Well I can tell him it was, and is, a lot worse in the amateur game where players were – and are – not given any help financially to cover the costs of any medical condition as a result of injury while playing.
Even post injury recovery time had no compensation should you be unable to work and I am sure that is true for the vast majority of people playing rugby right now.
As a professional, if the likes of George North decided he could no longer take the risk of carrying on, he could receive an insurance payout that would probably run close to £1m, whereas an amateur who was unable to work because of a rugby injury would have to rely on state funded aid to survive.
I am not talking about serious, catastrophic trauma, but a culmination of a series of injuries that over time restrict movement and agility. As a supporter of the game, my concern is that all care is taken to ensure that all those that are injured while playing have the correct treatment and recuperation, whether in the short or long term, so as to live life to its full potential when playing rugby becomes a distant memory.
While the professional game and the RPA have an awful lot of money to look after their players, World Rugby are promoting the game mainly to amateurs Unions and players who have not and they must be looked after.
The fear that has driven the sudden rush to ‘protect’ players from themselves with the pitchside CMA was born because of litigation in America.
The result of ex-NFL players successfully suing the sport’s governing body sent shockwaves through professional sports across the world but duty of care isn’t something that is limited to those that play a sport for money.
All activity contains risk, so unless you lock yourself in a room with no windows and never leave (even then you would risk an early death through lack of activity) obviously the potential of injury still remains.

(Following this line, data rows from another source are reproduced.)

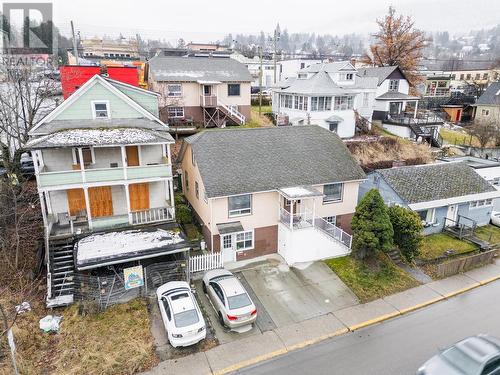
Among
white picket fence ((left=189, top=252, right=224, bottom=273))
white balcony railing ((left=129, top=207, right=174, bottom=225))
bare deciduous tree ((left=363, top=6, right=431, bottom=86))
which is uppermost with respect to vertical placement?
bare deciduous tree ((left=363, top=6, right=431, bottom=86))

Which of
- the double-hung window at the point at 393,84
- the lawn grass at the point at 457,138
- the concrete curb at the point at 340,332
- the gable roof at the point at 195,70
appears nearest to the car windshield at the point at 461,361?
the concrete curb at the point at 340,332

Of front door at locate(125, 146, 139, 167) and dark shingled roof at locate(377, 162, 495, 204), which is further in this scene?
dark shingled roof at locate(377, 162, 495, 204)

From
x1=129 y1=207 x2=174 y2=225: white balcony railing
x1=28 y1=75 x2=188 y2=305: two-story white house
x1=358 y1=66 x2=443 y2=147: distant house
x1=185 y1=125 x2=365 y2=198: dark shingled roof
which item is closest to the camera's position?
x1=28 y1=75 x2=188 y2=305: two-story white house

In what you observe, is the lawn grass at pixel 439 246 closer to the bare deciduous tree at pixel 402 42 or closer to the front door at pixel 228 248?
the front door at pixel 228 248

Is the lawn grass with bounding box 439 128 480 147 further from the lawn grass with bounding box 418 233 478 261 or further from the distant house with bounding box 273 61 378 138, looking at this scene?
the lawn grass with bounding box 418 233 478 261

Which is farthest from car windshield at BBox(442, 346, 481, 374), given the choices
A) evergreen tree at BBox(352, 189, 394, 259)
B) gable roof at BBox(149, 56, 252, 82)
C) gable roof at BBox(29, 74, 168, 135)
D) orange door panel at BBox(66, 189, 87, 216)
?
gable roof at BBox(149, 56, 252, 82)

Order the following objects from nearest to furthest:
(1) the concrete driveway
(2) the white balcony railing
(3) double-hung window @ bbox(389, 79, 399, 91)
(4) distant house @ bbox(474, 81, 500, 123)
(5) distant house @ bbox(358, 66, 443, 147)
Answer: (1) the concrete driveway
(2) the white balcony railing
(5) distant house @ bbox(358, 66, 443, 147)
(3) double-hung window @ bbox(389, 79, 399, 91)
(4) distant house @ bbox(474, 81, 500, 123)

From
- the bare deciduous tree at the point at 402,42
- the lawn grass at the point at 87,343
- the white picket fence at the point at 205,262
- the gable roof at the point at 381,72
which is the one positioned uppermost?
the bare deciduous tree at the point at 402,42
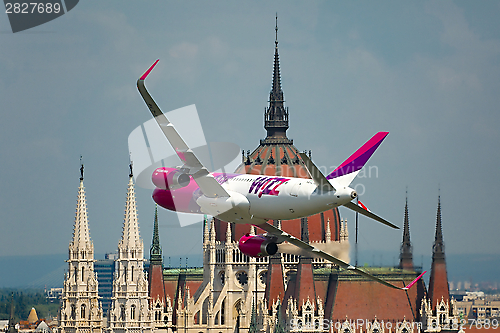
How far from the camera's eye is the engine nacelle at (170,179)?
304ft

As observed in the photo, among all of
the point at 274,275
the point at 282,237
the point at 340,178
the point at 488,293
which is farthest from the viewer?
the point at 274,275

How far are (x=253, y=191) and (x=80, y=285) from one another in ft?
339

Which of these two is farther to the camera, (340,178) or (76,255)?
(76,255)

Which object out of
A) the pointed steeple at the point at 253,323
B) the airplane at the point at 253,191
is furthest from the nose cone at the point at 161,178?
→ the pointed steeple at the point at 253,323

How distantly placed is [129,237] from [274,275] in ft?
68.1

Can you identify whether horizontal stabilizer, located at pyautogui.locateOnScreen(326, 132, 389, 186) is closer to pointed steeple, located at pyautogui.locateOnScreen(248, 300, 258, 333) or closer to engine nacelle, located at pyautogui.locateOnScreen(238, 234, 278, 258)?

Every sport or activity we take part in is an assessment of risk and reward. Risk of injury (or death) versus the reward of health and fitness. If we take part in a structured sport like football, rugby, tennis, horse riding or any of the myriad of sports with rules that tell you how to play, it is beholden on the governing body of that sport to ensure that the risk of injury (short or long term) is kept to a minimum.
Concussion, because of the successful litigation, is currently occupying headlines and all thoughts are on how to reduce the risks associated with it – but this is not the only long-term injury rugby players sustain.
In fact it is not a new phenomenon. Among others, former England captain and current World Rugby chairman Bill Beaumont was forced to retire from the game back in 1982 because of a series of concussions and fortunately he has no signs of any long-term brain trauma, but who knows what the future may hold?
Despite a lack of proper medical care, those that played in the amateur days carried their injuries into old age with little thought of seeking to blame the game for the stiffness in their limbs and a fading memory. However, all that could now change.
With Austin’s generation just beginning the journey into post-rugby life with its accompanying aches, pains and disabilities, some are seeking legal redress from their professional clubs for suspected long term injuries.
If they win, it is likely that the floodgates will open for claims, and as there can be no statute of limitations for a long-term injury that presents itself perhaps 20 or 30 years after the event, rugby as an amateur sport could be forced to end.